Safeguarding Register

Created by Steve Griffiths, Modified on Wed, 6 May at 8:45 AM by Steve Griffiths

The Safeguarding Register is an organisation-level area in SignMeUp for recording and managing safeguarding concerns across all events run by an organisation.


It is not tied to a single event dashboard. Instead, it gives authorised safeguarding users a central register of concerns relating to any event in the organisation.


Who Should Use It

This area is intended for people acting as the Designated Safeguarding Officer, DSO, for an event or organisation.


Organisations should only give access to users who have appropriate safeguarding responsibility and training. As a minimum, this should normally mean users who have completed DSL/DSO Level 3 or above training and are acting as DSO for their event.


In practice, access should usually be limited to:


- The event or organisation DSO.

- The deputy DSO, DDSO, where one is appointed.

- A small number of senior safeguarding leads, only where genuinely required.


We strongly recommend downgrading general administrators to Full access excluding Safeguarding, unless they must have access to safeguarding records.


Access And Permissions

Safeguarding is controlled as its own permission within organisation administrator settings.


Administrators can be given:


- Full access including Safeguarding: full organisation admin access, including the Safeguarding Register.

- Full access excluding Safeguarding: full organisation admin access, but no access to the dedicated Safeguarding screens.

- Specific areas only: individual permissions, where Safeguarding can be granted separately.


Users without Safeguarding access may still see that a person has linked safeguarding concerns on an application risk-management screen, but they cannot see the concern details unless they have the correct permission. Attempting to open a concern without permission will be blocked.


System administrators sit above organisation-level permissions and can access all areas.


What Is Recorded

Each safeguarding concern includes:


- The event where the concern arose.

- The concern type.

- The primary person affected.

- Other linked people, where relevant.

- A short summary.

- A detailed description.

- Risk level.

- Initial action taken.

- Referral markers, such as school DSL, social care, police, LADO, or DBS.

- Status.

- Date and time of incident, where known.

- The user who recorded the concern.

- A unique organisation-level reference number.


Concern reference numbers start at `10000001` within each organisation and are unique within that organisation.


Updates And Audit Trail

Once a concern has been created, it is normally managed by adding updates rather than repeatedly editing the original record.


Each update records:


- The update description.

- The user who added it.

- The status applied at that point.

- The referral states applied at that point.

- The time it was added.


The update history is intended to provide a clear audit trail of how the concern was handled over time.


Application Risk Flags

Safeguarding concerns also interact with application risk management.


If a person is linked to an open safeguarding concern, SignMeUp can add a flag to that person’s applications for events that have not yet completed.

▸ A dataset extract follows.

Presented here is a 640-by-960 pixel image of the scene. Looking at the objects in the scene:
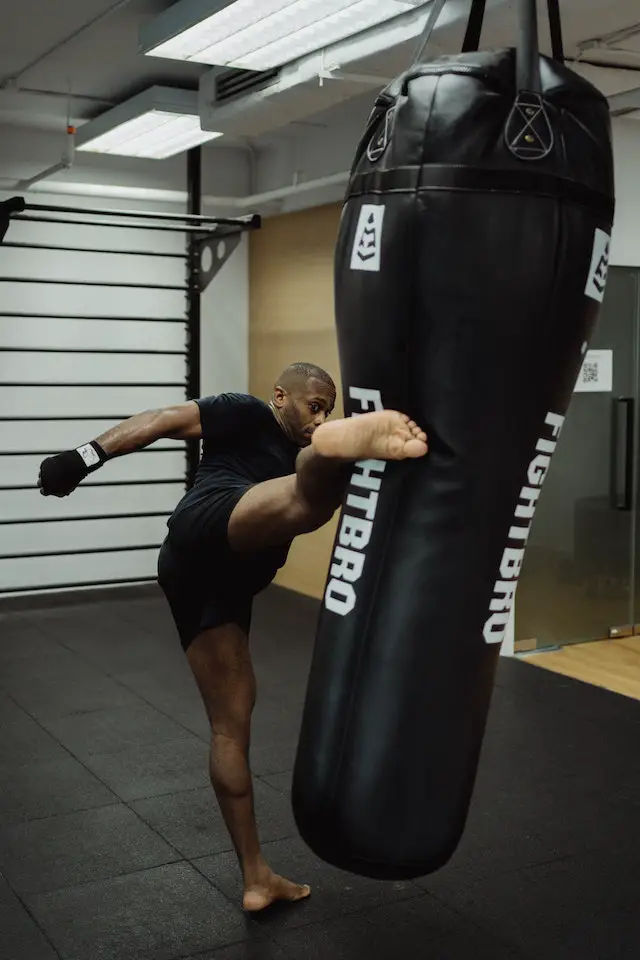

The flag says that the person is linked to an open safeguarding concern and links to the relevant concern reference.


This helps registration teams identify where an applicant may need safeguarding review before being accepted or managed at an event.


If a safeguarding flag is manually cleared by a registration team member, it is not automatically re-applied for the same concern.


Data Protection And GDPR

Safeguarding records may contain sensitive personal data and special category data.


Organisations using this feature must ensure their data protection documentation reflects this processing. In particular, they should update their GDPR Processing Records to include:


- The types of safeguarding data being recorded.

- The lawful basis and special category condition relied on.

- Who has access to the data.

- How long records are retained.

- How data is secured.

- How data may be shared with statutory agencies or safeguarding partners.


Access should be reviewed regularly, and users who no longer need safeguarding access should have it removed promptly.